** DATA SECTION follows **
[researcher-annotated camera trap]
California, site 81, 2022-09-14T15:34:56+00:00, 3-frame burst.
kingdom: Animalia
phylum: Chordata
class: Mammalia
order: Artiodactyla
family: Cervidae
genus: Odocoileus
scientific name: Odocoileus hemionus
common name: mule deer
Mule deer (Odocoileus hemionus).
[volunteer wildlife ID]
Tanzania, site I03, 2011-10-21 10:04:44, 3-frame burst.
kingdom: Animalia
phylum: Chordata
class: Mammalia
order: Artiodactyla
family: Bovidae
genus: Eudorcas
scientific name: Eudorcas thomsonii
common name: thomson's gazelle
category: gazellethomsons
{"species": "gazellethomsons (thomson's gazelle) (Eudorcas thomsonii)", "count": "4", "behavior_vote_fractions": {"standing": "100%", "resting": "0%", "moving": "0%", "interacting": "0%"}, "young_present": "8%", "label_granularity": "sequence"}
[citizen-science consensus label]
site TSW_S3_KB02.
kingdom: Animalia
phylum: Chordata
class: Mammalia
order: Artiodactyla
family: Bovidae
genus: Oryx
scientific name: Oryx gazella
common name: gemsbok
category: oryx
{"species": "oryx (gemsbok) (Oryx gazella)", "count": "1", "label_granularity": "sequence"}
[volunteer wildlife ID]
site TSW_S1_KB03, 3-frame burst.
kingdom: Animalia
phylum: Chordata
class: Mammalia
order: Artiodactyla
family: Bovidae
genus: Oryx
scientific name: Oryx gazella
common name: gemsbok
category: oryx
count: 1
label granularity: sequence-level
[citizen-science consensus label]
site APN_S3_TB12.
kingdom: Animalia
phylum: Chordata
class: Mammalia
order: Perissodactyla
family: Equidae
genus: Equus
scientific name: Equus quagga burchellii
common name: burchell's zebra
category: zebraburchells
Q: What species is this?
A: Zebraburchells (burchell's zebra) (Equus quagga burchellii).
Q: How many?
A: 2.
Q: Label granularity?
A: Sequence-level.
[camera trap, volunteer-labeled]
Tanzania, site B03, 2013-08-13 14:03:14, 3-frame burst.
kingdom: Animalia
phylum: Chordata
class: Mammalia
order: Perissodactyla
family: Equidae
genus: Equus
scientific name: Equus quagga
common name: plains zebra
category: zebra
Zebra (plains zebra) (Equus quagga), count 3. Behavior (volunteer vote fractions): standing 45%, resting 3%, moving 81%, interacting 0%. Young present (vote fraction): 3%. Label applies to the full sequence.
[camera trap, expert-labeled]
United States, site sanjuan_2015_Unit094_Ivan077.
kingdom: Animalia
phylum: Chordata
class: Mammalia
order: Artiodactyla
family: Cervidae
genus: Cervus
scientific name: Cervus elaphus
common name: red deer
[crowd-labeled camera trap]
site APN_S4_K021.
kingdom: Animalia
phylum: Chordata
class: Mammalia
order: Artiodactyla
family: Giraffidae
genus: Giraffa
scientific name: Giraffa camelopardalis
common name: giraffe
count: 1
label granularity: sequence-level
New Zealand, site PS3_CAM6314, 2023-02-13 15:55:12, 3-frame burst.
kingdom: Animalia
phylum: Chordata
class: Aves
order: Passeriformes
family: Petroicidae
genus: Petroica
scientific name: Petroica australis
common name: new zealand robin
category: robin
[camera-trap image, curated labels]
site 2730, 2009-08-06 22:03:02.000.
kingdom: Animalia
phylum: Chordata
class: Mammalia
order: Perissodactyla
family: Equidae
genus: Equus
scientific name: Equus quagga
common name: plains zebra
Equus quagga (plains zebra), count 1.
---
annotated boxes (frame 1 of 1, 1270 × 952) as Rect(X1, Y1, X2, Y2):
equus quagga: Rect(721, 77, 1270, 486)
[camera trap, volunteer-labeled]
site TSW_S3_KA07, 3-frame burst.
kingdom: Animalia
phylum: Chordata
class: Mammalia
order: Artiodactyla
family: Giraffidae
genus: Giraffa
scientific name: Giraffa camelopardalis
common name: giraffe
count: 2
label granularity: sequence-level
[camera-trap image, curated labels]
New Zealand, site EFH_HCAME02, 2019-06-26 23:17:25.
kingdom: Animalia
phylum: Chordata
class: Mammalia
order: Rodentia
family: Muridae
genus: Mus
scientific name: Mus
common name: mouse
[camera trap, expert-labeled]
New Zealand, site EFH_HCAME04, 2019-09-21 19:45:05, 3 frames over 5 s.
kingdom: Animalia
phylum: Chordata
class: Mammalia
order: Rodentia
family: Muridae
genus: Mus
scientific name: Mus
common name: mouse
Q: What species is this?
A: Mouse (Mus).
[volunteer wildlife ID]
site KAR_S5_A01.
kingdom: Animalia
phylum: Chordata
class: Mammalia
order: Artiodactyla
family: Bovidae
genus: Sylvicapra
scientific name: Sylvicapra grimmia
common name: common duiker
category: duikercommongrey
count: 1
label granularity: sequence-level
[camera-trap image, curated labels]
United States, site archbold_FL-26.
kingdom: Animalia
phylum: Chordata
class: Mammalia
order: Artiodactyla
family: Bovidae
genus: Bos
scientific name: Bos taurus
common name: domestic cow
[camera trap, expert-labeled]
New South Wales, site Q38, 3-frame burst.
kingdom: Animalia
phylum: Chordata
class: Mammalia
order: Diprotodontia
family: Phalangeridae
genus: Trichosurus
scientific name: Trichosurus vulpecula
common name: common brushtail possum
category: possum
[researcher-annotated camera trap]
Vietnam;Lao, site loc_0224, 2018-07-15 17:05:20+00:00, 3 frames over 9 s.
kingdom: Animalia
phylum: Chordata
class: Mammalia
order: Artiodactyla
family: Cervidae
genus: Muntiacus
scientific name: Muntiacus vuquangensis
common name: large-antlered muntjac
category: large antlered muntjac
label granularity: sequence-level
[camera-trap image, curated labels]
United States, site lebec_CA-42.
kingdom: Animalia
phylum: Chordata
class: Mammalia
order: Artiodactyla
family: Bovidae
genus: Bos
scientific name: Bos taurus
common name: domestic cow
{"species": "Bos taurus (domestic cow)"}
** End of DATA SECTION **
WHAT THE TASK REQUIRES – Output each line of the material exactly, keeping every word as it appears.

TASK ANSWER –
[researcher-annotated camera trap]
California, site 81, 2022-09-14T15:34:56+00:00, 3-frame burst.
kingdom: Animalia
phylum: Chordata
class: Mammalia
order: Artiodactyla
family: Cervidae
genus: Odocoileus
scientific name: Odocoileus hemionus
common name: mule deer
Mule deer (Odocoileus hemionus).
[volunteer wildlife ID]
Tanzania, site I03, 2011-10-21 10:04:44, 3-frame burst.
kingdom: Animalia
phylum: Chordata
class: Mammalia
order: Artiodactyla
family: Bovidae
genus: Eudorcas
scientific name: Eudorcas thomsonii
common name: thomson's gazelle
category: gazellethomsons
{"species": "gazellethomsons (thomson's gazelle) (Eudorcas thomsonii)", "count": "4", "behavior_vote_fractions": {"standing": "100%", "resting": "0%", "moving": "0%", "interacting": "0%"}, "young_present": "8%", "label_granularity": "sequence"}
[citizen-science consensus label]
site TSW_S3_KB02.
kingdom: Animalia
phylum: Chordata
class: Mammalia
order: Artiodactyla
family: Bovidae
genus: Oryx
scientific name: Oryx gazella
common name: gemsbok
category: oryx
{"species": "oryx (gemsbok) (Oryx gazella)", "count": "1", "label_granularity": "sequence"}
[volunteer wildlife ID]
site TSW_S1_KB03, 3-frame burst.
kingdom: Animalia
phylum: Chordata
class: Mammalia
order: Artiodactyla
family: Bovidae
genus: Oryx
scientific name: Oryx gazella
common name: gemsbok
category: oryx
count: 1
label granularity: sequence-level
[citizen-science consensus label]
site APN_S3_TB12.
kingdom: Animalia
phylum: Chordata
class: Mammalia
order: Perissodactyla
family: Equidae
genus: Equus
scientific name: Equus quagga burchellii
common name: burchell's zebra
category: zebraburchells
Q: What species is this?
A: Zebraburchells (burchell's zebra) (Equus quagga burchellii).
Q: How many?
A: 2.
Q: Label granularity?
A: Sequence-level.
[camera trap, volunteer-labeled]
Tanzania, site B03, 2013-08-13 14:03:14, 3-frame burst.
kingdom: Animalia
phylum: Chordata
class: Mammalia
order: Perissodactyla
family: Equidae
genus: Equus
scientific name: Equus quagga
common name: plains zebra
category: zebra
Zebra (plains zebra) (Equus quagga), count 3. Behavior (volunteer vote fractions): standing 45%, resting 3%, moving 81%, interacting 0%. Young present (vote fraction): 3%. Label applies to the full sequence.
[camera trap, expert-labeled]
United States, site sanjuan_2015_Unit094_Ivan077.
kingdom: Animalia
phylum: Chordata
class: Mammalia
order: Artiodactyla
family: Cervidae
genus: Cervus
scientific name: Cervus elaphus
common name: red deer
[crowd-labeled camera trap]
site APN_S4_K021.
kingdom: Animalia
phylum: Chordata
class: Mammalia
order: Artiodactyla
family: Giraffidae
genus: Giraffa
scientific name: Giraffa camelopardalis
common name: giraffe
count: 1
label granularity: sequence-level
New Zealand, site PS3_CAM6314, 2023-02-13 15:55:12, 3-frame burst.
kingdom: Animalia
phylum: Chordata
class: Aves
order: Passeriformes
family: Petroicidae
genus: Petroica
scientific name: Petroica australis
common name: new zealand robin
category: robin
[camera-trap image, curated labels]
site 2730, 2009-08-06 22:03:02.000.
kingdom: Animalia
phylum: Chordata
class: Mammalia
order: Perissodactyla
family: Equidae
genus: Equus
scientific name: Equus quagga
common name: plains zebra
Equus quagga (plains zebra), count 1.
---
annotated boxes (frame 1 of 1, 1270 × 952) as Rect(X1, Y1, X2, Y2):
equus quagga: Rect(721, 77, 1270, 486)
[camera trap, volunteer-labeled]
site TSW_S3_KA07, 3-frame burst.
kingdom: Animalia
phylum: Chordata
class: Mammalia
order: Artiodactyla
family: Giraffidae
genus: Giraffa
scientific name: Giraffa camelopardalis
common name: giraffe
count: 2
label granularity: sequence-level
[camera-trap image, curated labels]
New Zealand, site EFH_HCAME02, 2019-06-26 23:17:25.
kingdom: Animalia
phylum: Chordata
class: Mammalia
order: Rodentia
family: Muridae
genus: Mus
scientific name: Mus
common name: mouse
[camera trap, expert-labeled]
New Zealand, site EFH_HCAME04, 2019-09-21 19:45:05, 3 frames over 5 s.
kingdom: Animalia
phylum: Chordata
class: Mammalia
order: Rodentia
family: Muridae
genus: Mus
scientific name: Mus
common name: mouse
Q: What species is this?
A: Mouse (Mus).
[volunteer wildlife ID]
site KAR_S5_A01.
kingdom: Animalia
phylum: Chordata
class: Mammalia
order: Artiodactyla
family: Bovidae
genus: Sylvicapra
scientific name: Sylvicapra grimmia
common name: common duiker
category: duikercommongrey
count: 1
label granularity: sequence-level
[camera-trap image, curated labels]
United States, site archbold_FL-26.
kingdom: Animalia
phylum: Chordata
class: Mammalia
order: Artiodactyla
family: Bovidae
genus: Bos
scientific name: Bos taurus
common name: domestic cow
[camera trap, expert-labeled]
New South Wales, site Q38, 3-frame burst.
kingdom: Animalia
phylum: Chordata
class: Mammalia
order: Diprotodontia
family: Phalangeridae
genus: Trichosurus
scientific name: Trichosurus vulpecula
common name: common brushtail possum
category: possum
[researcher-annotated camera trap]
Vietnam;Lao, site loc_0224, 2018-07-15 17:05:20+00:00, 3 frames over 9 s.
kingdom: Animalia
phylum: Chordata
class: Mammalia
order: Artiodactyla
family: Cervidae
genus: Muntiacus
scientific name: Muntiacus vuquangensis
common name: large-antlered muntjac
category: large antlered muntjac
label granularity: sequence-level
[camera-trap image, curated labels]
United States, site lebec_CA-42.
kingdom: Animalia
phylum: Chordata
class: Mammalia
order: Artiodactyla
family: Bovidae
genus: Bos
scientific name: Bos taurus
common name: domestic cow
{"species": "Bos taurus (domestic cow)"}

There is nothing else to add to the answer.